L’évangile de Jean qui n’inclut pas de récit de la Cène comprend , par ailleurs, un appel à incorporer Jésus à nos vies comme condition d’accès à une vie en plénitude. Jean attribue à Jésus un discours dans lequel il se présente comme « le pain vivant ». Le pain vivant, dit-il, c’est sa « chair », c’est-à-dire tout ce qui fait sa réalité humaine, dans toute sa vitalité, signifiée, elle, par l’association de sa chair au sang. « Celui qui mange ma chair et boit mon sang a la vie éternelle, et moi, je le ressusciterai au dernier jour. Car ma chair est vraie nourriture, et mon sang vraie boisson. Celui qui mange ma chair et boit mon sang demeure en moi et moi en lui. » (Jn 6, 54-56). Ce texte qui ne fait pas de sens, si on cherche à le lire littéralement, est une affirmation, dans un langage essentiellement symbolique, du sens du rite institué par Jésus et déjà pratiqué dans les premières communautés chrétiennes. Par delà le mode d’expression qui nous déroute, à première vue, c’est le sens qui nous importe, tel qu’on peut se le dire dans les mots d’aujourd’hui. Le défi qui nous est posé est celui d’incorporer Christ à nos vies, nous en lui et lui en nous.
Cela se fait-il seulement par le fait que nous accomplissions le rite? Dans sa retraite au désert, Jésus a résisté à la tentation de la magie dans la religion. Le rite met-il Jésus dans nos vies par un simple changement imperceptible de substance qui transformerait le pain et le vin en lui-même, s’incorporant à nous du seul fait qu’on consomme ces aliments qui n’en auraient plus que l’apparence? Peut-on, au moment de la communion, faire abstraction du Jésus réel dont nous parlent les évangiles? Est-ce alors indifférent que nous nous mettions ou non à l’écoute de sa vie, de son exemple et de son enseignement, pour les actualiser dans la nôtre? Certainement pas. Ce n’est pas sans intention qu’une liturgie de la Parole précède la liturgie de communion. La Sainte Cène n’est pas sans lien avec l’insistance de la tradition réformée sur la lecture et l’étude de la Bible à partir de Jésus Christ et à l’aide des sources documentaires les plus sérieuses et les mieux informées. La Sainte Cène condense en paroles et en gestes symboliques le vécu concret dans lequel nous cherchons à mettre nos relations, nos travaux, nos jours et nos engagements sous l’influence du Jésus des évangiles. En complément au Jean qui exprime le sens de la Sainte Cène dans le langage hautement symbolique de la chair à manger et du sang à boire, il y a le Jean qui, dans sa première lettre, écrit : « Celui qui prétend demeurer en lui, il faut qu’il marche lui-même dans la voie où lui a marché » (1 Jn 2, 6).
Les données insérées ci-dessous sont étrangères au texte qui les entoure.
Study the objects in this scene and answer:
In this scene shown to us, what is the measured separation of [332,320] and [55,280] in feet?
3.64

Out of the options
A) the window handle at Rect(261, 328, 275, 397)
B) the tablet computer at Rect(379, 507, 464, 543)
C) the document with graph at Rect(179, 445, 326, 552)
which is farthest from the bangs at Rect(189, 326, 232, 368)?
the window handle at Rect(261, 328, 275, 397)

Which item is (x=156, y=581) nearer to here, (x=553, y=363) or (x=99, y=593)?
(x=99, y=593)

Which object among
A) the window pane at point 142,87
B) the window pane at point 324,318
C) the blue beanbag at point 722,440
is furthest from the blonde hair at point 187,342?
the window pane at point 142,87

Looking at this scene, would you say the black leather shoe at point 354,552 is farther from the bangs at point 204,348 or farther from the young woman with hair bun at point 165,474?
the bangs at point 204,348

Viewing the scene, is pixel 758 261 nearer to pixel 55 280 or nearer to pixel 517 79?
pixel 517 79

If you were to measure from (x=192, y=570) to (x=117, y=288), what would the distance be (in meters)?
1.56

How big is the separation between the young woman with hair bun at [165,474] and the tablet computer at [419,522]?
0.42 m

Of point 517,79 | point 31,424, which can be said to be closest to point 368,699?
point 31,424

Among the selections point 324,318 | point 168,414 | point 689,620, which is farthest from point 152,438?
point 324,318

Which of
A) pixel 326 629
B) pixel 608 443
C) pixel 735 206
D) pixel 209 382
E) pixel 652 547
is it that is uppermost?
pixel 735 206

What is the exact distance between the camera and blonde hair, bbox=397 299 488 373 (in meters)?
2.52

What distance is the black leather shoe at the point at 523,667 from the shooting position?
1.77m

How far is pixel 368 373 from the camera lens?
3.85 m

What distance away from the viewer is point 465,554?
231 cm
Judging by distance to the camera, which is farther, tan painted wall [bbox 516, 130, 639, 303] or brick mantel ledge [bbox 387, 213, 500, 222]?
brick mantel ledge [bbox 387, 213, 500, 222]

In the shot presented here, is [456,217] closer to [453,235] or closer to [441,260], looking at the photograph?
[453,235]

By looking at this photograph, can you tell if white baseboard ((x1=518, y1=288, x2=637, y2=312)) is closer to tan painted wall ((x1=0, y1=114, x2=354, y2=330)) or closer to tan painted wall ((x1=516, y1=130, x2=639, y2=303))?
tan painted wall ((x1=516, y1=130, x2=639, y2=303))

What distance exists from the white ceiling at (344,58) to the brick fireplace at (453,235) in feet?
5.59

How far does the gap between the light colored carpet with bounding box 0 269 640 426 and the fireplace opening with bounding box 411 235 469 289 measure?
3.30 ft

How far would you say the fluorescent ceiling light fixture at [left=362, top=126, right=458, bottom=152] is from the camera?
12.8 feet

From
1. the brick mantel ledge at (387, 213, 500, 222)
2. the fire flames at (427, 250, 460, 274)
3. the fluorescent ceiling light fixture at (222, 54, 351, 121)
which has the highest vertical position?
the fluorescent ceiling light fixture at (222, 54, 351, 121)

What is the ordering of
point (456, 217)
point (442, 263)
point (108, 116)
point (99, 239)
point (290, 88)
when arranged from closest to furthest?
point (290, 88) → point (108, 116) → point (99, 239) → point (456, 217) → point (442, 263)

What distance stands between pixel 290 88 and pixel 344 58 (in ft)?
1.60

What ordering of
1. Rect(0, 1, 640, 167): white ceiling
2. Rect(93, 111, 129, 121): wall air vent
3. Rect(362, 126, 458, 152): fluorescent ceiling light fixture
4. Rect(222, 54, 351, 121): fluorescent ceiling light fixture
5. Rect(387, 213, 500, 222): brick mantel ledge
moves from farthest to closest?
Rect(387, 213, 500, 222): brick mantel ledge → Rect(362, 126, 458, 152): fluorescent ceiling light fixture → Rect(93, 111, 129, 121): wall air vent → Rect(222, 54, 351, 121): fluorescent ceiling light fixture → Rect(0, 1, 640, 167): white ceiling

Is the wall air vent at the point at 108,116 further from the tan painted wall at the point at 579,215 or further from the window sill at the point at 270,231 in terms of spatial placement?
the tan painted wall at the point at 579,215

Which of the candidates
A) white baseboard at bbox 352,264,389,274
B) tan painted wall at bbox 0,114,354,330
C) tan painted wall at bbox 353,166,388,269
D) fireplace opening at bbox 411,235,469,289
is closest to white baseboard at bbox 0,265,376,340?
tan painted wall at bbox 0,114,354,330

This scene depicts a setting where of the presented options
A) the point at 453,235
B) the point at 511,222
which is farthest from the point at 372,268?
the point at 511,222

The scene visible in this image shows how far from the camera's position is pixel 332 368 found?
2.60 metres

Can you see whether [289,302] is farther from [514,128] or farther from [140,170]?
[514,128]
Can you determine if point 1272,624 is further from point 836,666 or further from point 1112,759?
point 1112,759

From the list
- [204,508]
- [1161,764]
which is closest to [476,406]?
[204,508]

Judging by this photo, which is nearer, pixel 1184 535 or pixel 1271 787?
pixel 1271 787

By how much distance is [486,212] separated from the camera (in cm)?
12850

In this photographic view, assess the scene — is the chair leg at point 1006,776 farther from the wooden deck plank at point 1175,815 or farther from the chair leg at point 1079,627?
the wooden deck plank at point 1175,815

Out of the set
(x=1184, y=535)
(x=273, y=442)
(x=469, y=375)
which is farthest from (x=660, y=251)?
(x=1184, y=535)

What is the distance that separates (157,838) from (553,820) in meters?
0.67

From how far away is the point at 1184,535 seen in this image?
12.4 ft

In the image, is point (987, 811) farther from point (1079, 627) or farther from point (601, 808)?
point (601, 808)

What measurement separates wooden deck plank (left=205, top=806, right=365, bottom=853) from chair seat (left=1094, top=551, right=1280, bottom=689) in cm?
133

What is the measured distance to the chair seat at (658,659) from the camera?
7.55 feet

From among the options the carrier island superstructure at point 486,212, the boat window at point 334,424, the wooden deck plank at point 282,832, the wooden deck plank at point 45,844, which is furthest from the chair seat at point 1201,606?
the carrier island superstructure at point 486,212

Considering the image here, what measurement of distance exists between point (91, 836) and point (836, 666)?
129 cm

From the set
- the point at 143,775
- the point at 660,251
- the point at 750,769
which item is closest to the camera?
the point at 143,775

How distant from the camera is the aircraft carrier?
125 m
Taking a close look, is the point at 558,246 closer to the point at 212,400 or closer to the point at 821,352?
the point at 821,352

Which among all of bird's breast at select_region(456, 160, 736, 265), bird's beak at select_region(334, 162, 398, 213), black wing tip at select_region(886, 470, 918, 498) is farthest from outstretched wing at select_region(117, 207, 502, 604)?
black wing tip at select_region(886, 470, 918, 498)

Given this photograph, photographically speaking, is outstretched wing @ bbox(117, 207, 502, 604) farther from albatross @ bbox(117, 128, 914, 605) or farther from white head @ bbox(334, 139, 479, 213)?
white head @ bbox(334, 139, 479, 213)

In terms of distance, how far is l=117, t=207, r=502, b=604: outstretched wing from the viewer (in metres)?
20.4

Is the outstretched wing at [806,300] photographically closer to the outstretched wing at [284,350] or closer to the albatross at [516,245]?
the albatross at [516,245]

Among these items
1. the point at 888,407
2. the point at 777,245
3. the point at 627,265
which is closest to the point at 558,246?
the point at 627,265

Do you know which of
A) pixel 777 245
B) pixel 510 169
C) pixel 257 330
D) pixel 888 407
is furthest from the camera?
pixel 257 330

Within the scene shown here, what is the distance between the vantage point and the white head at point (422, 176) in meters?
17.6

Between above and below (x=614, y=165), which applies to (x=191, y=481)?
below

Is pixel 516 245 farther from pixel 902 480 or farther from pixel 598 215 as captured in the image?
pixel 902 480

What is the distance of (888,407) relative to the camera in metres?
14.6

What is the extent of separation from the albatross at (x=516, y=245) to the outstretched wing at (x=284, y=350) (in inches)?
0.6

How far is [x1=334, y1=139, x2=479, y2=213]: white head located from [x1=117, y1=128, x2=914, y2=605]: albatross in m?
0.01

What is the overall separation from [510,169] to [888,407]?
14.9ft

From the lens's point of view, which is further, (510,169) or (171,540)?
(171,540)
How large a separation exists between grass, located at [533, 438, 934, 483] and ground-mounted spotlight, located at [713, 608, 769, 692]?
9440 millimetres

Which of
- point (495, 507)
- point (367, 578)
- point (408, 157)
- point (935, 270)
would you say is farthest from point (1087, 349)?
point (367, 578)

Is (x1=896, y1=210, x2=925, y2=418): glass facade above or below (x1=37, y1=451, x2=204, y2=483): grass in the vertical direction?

À chacun et chacune, bien sûr, de discerner dans la réflexion et la prière, ce que cela implique concrètement, dans les circonstances particulières de sa propre vie. À cet égard, les multiples facettes du ministère public de Jésus nous donnent des repères pour guider nos manières d’être et d’agir.
Le Jésus des évangiles est guérisseur et nous appelle à le devenir. Un tout petit nombre le devient aujourd’hui comme médecins vivant leur profession comme un service humanitaire. Tous et toutes, par ailleurs, nous sommes appelés à nous mettre à l’écoute de la souffrance physique et psychologique des personnes qui croisent nos vies. Ainsi en est-il de tous ces gestes qui vont de la relation d’aide à un proche malade jusqu’aux engagements militants pour la promotion et la défense d’un régime universel d’accès aux soins de santé, en passant par le bénévolat dans une maison de soins palliatifs ou encore le financement des organismes engagés dans la médecine humanitaire à l’étranger.
Le Jésus des évangiles est libérateur religieux et nous appelle à le devenir. Son exemple nous invite à prendre nos distances à l’égard des rigidités dogmatiques qui dressent des barrières, du moralisme étroit qui condamne et de l’autoritarisme qui entrave les cheminements personnels. Sa loi est celle de l’amour de Dieu actualisé dans l’amour du prochain, et non celle du salut par la stricte observance qui fait se voir plus juste et plus méritant que les autres.
Le Jésus des évangiles est libérateur social et nous appelle à le devenir, en nous engageant contre les oppressions dont nous devenons conscients, et pour les solidarités d’ici et d’ailleurs qui se présentent à nous comme réponses à ces oppressions.
Le Jésus des évangiles est libérateur existentiel. Il nous enseigne à garder un rapport vrai à nos conditions d’existence sans minimiser les risques qu’elles comportent pour nous-mêmes et pour l’environnement qui rend notre vie possible. Il nous invite à agir de notre mieux pour participer à la divine création du bon et du beau autour de nous et dans le monde dans lequel nous vivons; confiants, comme Jésus, que l’histoire dans laquelle nous sommes engagés est porteuse d’un ferment de vie éternelle.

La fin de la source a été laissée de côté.